Ruy Castro – Folha de São Paulo
RIO DE JANEIRO – Volta e meia leio que, para gáudio e delírio de milhões, o festejado cantor ou compositor tal está lançando uma música nova —”inédita”, como se diz— pelo streaming. Talvez em breve ele faça outras, que virão se juntar a esta e formar um, como também se diz, álbum. Ou não –quem sabe esta música não está destinada a uma carreira solo, avulsa, pelos céus da cibernética? Como um single dos velhos tempos.
Até 1948, todo o consumo de discos se dava através de singles —discos avulsos de 78 r.p.m., com uma faixa de cada lado— ou seja, duas músicas por disco. Um artista comum gravava dois discos, ou quatro músicas, por semestre; um artista de sucesso gravava um disco a cada dois meses; e os fenômenos, como Bing Crosby, nos EUA, ou Francisco Alves, no Brasil, gravavam dois discos por mês. Isto, nos anos 1930 e 1940.
As pessoas achavam natural consumir música aos poucos. Muitos artistas gravavam, mas a produção era a conta-gotas.
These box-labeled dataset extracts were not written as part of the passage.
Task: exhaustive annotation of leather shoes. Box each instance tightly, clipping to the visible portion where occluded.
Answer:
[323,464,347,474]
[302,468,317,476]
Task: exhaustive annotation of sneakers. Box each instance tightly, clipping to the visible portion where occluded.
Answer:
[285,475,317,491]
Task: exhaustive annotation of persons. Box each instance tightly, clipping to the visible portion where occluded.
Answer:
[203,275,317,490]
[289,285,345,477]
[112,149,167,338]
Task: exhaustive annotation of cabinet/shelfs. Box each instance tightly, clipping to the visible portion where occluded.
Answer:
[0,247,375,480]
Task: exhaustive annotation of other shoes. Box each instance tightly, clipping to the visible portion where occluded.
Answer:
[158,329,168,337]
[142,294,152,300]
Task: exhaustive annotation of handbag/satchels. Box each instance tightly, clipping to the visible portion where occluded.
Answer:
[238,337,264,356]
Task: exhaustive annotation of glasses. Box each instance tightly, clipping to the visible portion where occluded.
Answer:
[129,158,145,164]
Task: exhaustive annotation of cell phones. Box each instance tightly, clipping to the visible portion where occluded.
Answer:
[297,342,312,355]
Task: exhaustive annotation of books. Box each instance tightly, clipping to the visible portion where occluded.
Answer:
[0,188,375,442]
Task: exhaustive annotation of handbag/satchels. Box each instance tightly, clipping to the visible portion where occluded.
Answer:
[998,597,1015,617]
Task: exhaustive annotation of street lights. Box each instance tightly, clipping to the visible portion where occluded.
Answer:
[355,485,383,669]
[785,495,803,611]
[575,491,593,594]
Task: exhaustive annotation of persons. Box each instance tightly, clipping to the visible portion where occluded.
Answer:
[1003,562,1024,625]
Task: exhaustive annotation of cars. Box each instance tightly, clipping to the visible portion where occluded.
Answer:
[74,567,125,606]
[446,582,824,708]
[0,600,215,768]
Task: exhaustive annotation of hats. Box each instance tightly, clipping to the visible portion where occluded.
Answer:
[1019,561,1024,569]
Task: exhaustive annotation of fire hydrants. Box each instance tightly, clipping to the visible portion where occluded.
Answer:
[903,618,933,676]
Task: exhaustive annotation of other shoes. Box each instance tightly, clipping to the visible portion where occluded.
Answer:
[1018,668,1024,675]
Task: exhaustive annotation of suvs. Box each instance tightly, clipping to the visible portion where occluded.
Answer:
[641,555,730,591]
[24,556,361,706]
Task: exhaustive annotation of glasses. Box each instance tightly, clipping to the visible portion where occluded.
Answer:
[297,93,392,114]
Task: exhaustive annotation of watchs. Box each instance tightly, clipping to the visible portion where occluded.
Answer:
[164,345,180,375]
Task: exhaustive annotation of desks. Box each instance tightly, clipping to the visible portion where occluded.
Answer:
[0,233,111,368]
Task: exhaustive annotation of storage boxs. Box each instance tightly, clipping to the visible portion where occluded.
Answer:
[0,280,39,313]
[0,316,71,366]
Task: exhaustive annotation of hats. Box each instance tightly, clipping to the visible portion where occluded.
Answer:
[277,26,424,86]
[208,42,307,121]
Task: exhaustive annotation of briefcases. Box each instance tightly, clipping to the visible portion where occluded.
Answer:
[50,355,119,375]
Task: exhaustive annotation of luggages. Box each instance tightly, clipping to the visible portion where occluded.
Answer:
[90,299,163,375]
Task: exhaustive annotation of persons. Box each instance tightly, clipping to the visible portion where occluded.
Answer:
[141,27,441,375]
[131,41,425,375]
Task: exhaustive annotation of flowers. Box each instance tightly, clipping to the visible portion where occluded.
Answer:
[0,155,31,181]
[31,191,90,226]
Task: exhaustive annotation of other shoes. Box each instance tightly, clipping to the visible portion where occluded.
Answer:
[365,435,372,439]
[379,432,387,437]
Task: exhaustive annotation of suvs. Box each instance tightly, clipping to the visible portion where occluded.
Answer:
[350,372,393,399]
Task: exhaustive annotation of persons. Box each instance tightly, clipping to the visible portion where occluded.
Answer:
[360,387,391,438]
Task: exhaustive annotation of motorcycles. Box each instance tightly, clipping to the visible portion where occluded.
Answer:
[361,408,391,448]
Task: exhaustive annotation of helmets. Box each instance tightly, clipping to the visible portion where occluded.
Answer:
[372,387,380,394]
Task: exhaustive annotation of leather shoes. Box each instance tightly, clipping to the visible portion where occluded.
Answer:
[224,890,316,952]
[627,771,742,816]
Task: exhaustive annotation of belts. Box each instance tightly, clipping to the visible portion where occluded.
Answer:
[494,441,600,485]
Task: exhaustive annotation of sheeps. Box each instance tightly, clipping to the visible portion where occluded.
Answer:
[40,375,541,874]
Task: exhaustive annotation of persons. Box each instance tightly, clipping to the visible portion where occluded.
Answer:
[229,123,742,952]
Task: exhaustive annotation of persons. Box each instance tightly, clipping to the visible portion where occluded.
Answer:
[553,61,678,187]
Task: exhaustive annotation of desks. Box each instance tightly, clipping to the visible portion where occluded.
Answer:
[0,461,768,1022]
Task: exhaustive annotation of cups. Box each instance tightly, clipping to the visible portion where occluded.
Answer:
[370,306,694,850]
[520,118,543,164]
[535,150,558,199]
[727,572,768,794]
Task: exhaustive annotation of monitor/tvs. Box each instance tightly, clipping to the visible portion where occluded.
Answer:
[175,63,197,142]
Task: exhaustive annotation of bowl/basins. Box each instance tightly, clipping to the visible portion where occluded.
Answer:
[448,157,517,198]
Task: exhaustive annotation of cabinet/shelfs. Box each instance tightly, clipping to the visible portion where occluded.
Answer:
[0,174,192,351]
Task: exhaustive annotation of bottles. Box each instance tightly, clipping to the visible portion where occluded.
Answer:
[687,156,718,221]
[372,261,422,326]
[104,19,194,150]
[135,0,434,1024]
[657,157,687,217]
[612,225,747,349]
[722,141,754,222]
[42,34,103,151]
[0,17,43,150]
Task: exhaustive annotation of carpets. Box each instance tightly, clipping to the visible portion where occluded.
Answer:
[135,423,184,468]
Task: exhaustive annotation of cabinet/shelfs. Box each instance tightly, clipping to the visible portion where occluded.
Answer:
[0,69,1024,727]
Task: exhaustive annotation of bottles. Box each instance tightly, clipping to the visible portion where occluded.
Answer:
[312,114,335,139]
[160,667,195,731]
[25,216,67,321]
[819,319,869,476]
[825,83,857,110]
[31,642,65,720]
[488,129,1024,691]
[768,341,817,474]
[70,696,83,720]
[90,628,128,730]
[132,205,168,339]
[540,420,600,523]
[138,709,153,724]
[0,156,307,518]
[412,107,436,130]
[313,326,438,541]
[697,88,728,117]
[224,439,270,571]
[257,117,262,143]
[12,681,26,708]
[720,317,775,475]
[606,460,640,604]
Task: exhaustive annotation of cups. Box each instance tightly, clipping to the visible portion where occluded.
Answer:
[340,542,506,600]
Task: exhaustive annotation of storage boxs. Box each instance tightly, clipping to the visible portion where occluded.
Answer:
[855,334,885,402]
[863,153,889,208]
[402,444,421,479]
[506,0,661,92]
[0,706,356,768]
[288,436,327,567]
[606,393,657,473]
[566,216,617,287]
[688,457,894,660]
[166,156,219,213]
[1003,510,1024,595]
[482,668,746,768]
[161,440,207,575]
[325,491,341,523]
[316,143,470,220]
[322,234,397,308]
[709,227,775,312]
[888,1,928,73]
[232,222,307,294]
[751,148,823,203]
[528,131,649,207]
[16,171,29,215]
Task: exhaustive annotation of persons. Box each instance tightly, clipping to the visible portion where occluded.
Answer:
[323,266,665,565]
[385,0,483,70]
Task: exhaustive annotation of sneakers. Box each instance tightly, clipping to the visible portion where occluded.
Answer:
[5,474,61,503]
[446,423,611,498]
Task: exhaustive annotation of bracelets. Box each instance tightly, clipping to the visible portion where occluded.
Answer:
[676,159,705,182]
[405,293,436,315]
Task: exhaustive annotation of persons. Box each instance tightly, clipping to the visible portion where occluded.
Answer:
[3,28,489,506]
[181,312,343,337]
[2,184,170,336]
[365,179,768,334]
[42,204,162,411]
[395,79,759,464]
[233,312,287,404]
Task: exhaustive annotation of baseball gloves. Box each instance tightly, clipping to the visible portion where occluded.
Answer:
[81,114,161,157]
Um disco era escutado inúmeras vezes, de um lado e de outro, e as duas músicas se impregnavam nos ouvidos.
Nos anos 50, surgiu o glorioso LP —o que hoje as pessoas chamam de álbum ou vinil—, com seis faixas de cada lado. Passou-se a ouvir muito mais música. Vieram os álbuns “conceituais”, como os de Frank Sinatra —12 ou 14 faixas obedecendo a um “conceito”. Às vezes, um álbum simples não era suficiente, daí os duplos ou triplos, como os songbooks de Ella Fitzgerald. Infelizmente, produzia-se também muito lixo –na verdade, poucos álbuns justificavam o vinil com que eram feitos. Do LP passamos para o CD nos anos 80, e essa relação não se alterou.
Mas, com o fim desses dois formatos, voltamos à cultura do single, agora sem o suporte físico. Isso não é de todo mau. À razão de uma música por vez, pode ser que a música em geral melhore.